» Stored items
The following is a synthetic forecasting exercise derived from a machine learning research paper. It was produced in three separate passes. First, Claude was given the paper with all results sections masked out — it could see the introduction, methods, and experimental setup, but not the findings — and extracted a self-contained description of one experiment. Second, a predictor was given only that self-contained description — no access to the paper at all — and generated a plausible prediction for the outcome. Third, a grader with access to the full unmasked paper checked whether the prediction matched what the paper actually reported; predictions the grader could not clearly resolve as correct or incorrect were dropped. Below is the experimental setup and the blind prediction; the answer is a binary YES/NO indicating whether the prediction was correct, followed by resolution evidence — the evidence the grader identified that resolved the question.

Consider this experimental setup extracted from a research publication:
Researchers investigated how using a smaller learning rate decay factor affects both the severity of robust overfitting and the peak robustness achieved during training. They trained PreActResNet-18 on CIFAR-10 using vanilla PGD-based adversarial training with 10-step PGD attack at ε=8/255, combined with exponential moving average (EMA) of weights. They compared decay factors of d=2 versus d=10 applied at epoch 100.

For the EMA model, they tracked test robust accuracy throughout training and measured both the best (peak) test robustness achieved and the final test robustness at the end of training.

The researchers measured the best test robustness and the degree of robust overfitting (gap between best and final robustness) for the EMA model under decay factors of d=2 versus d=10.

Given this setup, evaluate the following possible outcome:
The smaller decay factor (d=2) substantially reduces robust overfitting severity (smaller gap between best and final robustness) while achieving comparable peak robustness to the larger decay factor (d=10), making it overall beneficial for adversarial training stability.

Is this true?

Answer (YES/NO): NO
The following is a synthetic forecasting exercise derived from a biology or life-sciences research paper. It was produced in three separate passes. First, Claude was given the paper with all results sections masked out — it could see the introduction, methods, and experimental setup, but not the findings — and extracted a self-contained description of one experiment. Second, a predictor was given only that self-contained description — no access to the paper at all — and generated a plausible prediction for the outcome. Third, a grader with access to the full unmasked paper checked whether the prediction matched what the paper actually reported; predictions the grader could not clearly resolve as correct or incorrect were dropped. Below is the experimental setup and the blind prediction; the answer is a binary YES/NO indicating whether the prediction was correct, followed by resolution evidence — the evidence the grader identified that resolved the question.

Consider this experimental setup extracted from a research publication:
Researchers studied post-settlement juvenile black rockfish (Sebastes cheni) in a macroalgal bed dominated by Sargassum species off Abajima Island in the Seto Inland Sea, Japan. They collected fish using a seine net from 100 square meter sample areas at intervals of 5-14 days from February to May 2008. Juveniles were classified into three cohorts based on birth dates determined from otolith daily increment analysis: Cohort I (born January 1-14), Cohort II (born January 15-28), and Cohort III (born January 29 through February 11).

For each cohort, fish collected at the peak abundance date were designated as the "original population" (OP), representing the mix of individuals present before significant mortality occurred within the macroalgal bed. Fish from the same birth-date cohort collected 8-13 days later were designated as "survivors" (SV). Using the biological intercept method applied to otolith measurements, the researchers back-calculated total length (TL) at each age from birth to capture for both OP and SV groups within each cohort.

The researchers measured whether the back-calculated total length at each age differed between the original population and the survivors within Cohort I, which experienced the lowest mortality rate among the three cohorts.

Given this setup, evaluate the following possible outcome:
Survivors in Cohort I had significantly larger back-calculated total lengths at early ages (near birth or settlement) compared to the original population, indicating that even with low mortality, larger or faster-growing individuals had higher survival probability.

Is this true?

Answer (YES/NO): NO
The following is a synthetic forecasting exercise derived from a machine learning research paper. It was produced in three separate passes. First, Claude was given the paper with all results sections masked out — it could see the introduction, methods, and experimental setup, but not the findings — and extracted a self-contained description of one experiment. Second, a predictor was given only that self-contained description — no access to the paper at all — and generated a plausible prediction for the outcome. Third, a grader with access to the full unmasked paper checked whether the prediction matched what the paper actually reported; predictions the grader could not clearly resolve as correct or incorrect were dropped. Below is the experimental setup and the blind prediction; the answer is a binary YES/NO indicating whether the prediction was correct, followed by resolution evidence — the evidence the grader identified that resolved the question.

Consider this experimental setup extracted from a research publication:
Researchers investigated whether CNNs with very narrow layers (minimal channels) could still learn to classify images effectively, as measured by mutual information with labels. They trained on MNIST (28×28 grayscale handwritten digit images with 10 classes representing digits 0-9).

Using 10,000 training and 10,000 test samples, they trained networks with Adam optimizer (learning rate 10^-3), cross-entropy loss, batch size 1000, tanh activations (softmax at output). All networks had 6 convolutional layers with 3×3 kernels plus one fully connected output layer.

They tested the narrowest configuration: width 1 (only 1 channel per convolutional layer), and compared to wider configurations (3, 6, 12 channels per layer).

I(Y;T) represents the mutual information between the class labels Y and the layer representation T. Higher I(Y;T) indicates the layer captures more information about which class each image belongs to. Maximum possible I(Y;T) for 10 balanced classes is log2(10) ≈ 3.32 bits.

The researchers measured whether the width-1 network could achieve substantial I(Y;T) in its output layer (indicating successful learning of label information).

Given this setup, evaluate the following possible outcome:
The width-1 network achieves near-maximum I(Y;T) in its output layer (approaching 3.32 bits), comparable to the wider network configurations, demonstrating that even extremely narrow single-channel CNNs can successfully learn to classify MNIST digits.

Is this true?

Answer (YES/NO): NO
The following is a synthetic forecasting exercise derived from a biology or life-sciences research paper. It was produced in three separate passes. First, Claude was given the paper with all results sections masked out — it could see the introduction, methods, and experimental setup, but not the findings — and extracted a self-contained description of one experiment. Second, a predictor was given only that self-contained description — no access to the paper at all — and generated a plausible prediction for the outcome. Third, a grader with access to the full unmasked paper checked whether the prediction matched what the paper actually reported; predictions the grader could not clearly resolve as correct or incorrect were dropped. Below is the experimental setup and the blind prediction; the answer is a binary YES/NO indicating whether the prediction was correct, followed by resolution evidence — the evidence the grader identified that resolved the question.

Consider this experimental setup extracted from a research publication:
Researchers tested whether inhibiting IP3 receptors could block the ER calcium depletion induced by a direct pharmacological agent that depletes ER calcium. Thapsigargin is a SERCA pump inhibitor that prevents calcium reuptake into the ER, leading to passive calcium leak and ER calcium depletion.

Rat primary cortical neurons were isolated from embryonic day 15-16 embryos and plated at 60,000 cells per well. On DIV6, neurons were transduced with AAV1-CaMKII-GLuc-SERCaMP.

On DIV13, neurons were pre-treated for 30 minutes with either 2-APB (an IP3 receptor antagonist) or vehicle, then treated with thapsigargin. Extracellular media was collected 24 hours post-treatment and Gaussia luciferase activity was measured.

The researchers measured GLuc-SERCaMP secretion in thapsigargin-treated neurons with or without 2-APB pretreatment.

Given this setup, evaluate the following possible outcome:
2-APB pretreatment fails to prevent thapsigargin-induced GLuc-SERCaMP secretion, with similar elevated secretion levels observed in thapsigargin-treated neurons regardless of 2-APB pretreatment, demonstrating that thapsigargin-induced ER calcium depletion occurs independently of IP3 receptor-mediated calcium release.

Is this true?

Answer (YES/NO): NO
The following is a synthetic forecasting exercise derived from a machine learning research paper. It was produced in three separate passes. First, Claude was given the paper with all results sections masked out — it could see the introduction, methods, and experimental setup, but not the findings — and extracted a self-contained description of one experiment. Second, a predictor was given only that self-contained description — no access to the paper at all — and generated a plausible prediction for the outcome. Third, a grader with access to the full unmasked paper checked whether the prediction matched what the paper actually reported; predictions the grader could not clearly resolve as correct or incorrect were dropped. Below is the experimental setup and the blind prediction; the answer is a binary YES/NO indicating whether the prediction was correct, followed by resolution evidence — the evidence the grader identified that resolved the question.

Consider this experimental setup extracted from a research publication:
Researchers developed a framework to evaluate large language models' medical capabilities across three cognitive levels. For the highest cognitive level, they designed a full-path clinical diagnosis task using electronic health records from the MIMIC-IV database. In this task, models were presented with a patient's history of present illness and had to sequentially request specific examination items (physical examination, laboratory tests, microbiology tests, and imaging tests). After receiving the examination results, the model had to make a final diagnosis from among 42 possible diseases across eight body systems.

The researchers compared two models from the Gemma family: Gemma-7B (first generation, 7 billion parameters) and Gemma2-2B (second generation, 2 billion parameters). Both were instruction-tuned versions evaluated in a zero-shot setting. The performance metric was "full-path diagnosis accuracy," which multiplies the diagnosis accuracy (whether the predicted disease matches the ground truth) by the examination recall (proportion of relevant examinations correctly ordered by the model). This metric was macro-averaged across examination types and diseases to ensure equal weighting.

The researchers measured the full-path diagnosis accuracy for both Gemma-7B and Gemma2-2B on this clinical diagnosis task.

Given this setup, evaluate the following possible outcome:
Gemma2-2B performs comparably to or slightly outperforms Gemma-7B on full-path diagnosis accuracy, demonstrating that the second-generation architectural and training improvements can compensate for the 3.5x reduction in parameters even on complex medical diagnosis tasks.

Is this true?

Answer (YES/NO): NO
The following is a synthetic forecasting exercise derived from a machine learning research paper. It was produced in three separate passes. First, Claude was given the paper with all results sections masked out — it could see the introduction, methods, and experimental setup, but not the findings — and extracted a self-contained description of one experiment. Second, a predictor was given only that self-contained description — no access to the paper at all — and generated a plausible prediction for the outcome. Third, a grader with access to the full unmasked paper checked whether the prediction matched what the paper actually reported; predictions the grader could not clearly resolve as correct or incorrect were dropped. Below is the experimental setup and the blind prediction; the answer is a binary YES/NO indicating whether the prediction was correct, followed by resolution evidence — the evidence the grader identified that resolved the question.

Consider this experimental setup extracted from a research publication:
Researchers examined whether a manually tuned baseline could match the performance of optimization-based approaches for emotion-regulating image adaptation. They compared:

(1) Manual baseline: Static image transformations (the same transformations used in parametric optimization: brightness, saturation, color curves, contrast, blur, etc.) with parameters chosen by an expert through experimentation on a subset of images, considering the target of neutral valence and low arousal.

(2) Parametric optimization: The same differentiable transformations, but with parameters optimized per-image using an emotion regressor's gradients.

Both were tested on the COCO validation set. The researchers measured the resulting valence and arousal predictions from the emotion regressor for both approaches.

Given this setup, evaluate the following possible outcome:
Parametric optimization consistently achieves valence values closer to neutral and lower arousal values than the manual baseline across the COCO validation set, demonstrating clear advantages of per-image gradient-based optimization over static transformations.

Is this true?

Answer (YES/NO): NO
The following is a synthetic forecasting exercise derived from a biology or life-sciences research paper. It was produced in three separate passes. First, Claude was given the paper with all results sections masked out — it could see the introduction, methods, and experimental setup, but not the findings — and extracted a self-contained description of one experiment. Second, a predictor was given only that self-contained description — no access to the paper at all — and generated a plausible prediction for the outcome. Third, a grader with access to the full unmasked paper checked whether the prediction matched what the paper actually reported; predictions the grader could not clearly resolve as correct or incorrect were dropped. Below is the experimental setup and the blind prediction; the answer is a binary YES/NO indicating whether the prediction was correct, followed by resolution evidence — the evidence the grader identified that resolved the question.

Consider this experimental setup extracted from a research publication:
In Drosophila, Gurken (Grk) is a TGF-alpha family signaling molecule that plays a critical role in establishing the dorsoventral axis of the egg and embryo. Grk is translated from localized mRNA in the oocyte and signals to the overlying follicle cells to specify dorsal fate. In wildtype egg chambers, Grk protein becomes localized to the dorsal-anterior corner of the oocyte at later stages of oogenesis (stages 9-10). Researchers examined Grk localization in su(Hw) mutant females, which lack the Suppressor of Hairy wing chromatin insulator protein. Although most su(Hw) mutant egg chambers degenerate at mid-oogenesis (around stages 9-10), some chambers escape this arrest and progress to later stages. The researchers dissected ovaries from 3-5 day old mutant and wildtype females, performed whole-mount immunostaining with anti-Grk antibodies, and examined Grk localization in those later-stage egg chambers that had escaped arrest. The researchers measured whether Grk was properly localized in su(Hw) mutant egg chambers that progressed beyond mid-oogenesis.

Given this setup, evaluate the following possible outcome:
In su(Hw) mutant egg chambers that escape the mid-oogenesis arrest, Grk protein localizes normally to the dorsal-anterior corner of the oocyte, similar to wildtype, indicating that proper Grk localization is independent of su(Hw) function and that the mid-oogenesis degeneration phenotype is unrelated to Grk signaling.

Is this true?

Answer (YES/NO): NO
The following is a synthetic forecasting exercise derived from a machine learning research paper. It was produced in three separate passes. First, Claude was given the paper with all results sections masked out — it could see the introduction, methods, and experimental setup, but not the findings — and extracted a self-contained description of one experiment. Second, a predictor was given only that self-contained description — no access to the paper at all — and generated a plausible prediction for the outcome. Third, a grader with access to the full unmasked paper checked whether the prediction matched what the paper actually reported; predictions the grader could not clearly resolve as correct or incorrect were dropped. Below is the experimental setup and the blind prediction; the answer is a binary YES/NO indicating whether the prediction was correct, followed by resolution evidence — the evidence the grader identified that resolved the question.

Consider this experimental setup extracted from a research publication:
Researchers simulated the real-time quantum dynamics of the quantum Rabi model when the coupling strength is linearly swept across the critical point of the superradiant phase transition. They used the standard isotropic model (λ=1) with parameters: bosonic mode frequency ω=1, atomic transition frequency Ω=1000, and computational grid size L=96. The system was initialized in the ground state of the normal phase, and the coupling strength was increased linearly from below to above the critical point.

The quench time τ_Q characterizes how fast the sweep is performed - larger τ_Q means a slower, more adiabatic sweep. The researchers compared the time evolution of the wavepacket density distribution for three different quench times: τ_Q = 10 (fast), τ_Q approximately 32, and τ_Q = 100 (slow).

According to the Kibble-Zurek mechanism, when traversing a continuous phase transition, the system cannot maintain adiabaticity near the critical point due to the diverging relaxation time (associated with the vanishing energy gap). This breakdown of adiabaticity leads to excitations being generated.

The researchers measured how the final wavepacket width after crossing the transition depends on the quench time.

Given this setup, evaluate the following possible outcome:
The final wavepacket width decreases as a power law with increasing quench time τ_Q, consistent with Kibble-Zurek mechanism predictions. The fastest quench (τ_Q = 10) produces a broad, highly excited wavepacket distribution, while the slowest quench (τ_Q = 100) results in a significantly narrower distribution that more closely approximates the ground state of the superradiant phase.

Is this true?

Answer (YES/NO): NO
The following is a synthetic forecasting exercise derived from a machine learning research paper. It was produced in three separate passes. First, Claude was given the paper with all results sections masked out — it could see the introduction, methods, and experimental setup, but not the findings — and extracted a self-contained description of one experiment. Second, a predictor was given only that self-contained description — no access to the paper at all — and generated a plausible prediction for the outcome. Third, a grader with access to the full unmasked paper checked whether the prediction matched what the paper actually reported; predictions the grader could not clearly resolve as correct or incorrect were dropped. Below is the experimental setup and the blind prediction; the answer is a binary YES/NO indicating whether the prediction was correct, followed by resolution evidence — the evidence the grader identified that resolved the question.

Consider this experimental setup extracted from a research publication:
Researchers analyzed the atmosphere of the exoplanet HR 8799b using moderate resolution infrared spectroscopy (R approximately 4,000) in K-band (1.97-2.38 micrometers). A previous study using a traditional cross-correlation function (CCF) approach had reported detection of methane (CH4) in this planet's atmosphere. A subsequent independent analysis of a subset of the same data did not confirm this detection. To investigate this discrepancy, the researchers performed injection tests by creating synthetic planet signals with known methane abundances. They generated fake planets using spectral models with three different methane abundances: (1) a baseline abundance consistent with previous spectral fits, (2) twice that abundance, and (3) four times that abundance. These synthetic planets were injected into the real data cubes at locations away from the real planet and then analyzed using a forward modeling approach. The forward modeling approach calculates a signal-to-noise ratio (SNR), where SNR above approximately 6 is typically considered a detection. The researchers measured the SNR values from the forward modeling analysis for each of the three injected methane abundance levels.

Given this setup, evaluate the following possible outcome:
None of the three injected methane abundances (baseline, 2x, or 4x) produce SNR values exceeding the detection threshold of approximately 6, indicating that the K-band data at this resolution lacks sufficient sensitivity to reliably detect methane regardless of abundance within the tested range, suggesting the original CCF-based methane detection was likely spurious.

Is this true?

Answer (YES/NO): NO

» To do
Give the number of lines above in which the word "emotion" occurs, with nothing else.

» Expected answer
3